-- start of Provided text --

# Newbie saying hello



## Schwarzasharpy (Aug 23, 2012)

Hi all just thought id say hi as im new on here. Im from the cambridge area and my stats are 6ft tall 80kg gyming 3 times a week.


----------



## Kennyp (Aug 16, 2012)

Welcome on board schwarzasharpy! ( Man that's a mouthfull of a name)!! Hope u have a gud time on here! - only just startrd on this site this week also, problem is its addictive as hell!


----------



## Schwarzasharpy (Aug 23, 2012)

Yeah I know that's all I've been doing just looking through all the posts, there's useful info out there!!


----------



## Darrenmac1988 (Aug 17, 2012)

Welcome


----------



## maverick1888 (Feb 9, 2011)

Welcome mate


----------



## Kennyp (Aug 16, 2012)

Schwarzasharpy said:


> Yeah I know that's all I've been doing just looking through all the posts, there's useful info out there!!


Yeh I find it useful and there's a ton of knowlege out there and people will share it with you. I've found most peolpe are helpful anyway!

How long u been training?


----------



## Schwarzasharpy (Aug 23, 2012)

Properly for the last 15 weeks. Before thats just went to the gym and didn't really push myself now I can't wait to get to the gym get big or die trying!!!


----------



## Kennyp (Aug 16, 2012)

Darrenmac1988 said:


> Welcome


Darren, you don't look like a "Newbe Trainer" to me dude!

Animal, absolute animal. What are you deadlifting there? About 280??

Awsome!


----------



## Kennyp (Aug 16, 2012)

Schwarzasharpy said:


> Properly for the last 15 weeks. Before thats just went to the gym and didn't really push myself now I can't wait to get to the gym get big or die trying!!!


I started agian in june after a 7 year break! I mean I'm starting again realy and enjoying tearing myself up. 1st time in my life I can say I like pain? I meam what's with that?!

I'm sure you'll reach your goal. Just gotta respect the pain barrier but don't be afraid to give it a little shrug or push. That's how I do it anyway!


----------



## Schwarzasharpy (Aug 23, 2012)

-- end of Provided text --
-- start of Listing --

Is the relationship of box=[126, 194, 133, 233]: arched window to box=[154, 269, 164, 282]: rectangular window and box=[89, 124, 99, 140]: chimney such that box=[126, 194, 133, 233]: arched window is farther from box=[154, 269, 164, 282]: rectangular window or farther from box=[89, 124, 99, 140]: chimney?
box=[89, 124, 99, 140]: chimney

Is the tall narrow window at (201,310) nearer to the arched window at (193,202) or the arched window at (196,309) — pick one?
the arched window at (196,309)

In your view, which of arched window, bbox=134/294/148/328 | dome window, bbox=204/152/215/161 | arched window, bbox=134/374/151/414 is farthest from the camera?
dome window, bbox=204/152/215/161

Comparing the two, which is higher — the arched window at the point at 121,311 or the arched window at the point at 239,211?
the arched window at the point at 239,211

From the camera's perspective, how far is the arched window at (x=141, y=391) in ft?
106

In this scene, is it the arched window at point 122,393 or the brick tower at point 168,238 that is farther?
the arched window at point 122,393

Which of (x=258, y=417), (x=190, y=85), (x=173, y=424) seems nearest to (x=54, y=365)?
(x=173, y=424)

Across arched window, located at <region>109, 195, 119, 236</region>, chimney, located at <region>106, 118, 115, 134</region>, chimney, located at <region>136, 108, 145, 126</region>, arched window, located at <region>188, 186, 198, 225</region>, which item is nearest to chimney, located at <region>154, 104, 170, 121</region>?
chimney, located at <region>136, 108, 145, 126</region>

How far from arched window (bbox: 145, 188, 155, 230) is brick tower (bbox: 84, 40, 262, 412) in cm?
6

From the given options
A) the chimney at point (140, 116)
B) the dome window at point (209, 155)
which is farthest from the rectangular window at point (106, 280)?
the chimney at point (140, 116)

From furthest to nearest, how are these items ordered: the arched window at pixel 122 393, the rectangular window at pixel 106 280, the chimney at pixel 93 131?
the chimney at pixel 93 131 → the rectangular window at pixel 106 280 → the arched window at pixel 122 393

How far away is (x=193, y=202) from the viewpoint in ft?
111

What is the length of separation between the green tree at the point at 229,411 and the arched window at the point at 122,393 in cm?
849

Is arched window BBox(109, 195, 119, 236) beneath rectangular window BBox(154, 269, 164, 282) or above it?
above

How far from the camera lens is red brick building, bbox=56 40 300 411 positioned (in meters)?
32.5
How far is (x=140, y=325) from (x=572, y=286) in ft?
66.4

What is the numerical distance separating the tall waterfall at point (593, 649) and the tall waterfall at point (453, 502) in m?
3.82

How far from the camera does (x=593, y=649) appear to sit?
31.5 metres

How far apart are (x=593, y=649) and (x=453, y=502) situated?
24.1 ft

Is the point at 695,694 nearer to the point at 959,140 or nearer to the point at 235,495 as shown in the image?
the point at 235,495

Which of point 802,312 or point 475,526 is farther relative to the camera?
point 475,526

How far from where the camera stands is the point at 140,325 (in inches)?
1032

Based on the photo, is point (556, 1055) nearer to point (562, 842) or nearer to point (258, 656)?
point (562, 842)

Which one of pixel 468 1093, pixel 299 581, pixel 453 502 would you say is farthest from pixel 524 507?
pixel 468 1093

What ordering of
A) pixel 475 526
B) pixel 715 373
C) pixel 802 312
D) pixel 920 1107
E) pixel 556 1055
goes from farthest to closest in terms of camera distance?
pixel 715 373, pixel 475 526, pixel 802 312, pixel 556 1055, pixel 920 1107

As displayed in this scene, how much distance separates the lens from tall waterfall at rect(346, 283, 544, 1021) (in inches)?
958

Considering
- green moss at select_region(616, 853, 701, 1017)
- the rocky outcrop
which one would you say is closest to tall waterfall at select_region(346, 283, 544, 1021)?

-- end of Listing --

### [Stated problem 1]
Which usernames appear as post authors in the forum thread? List each one once.
### [Stated problem 2]
Could you rewrite the records, everything from the line containing "As displayed in" down to the end of the records, with "tall waterfall" changed to "high waterfall" and nothing else altered?
The forum thread and the records have no connection to each other.

### [Final result 1]
Schwarzasharpy, Kennyp, Darrenmac1988, maverick1888

### [Final result 2]
As displayed in this scene, how much distance separates the lens from high waterfall at rect(346, 283, 544, 1021) (in inches)?
958

Considering
- green moss at select_region(616, 853, 701, 1017)
- the rocky outcrop
which one would you say is closest to high waterfall at select_region(346, 283, 544, 1021)?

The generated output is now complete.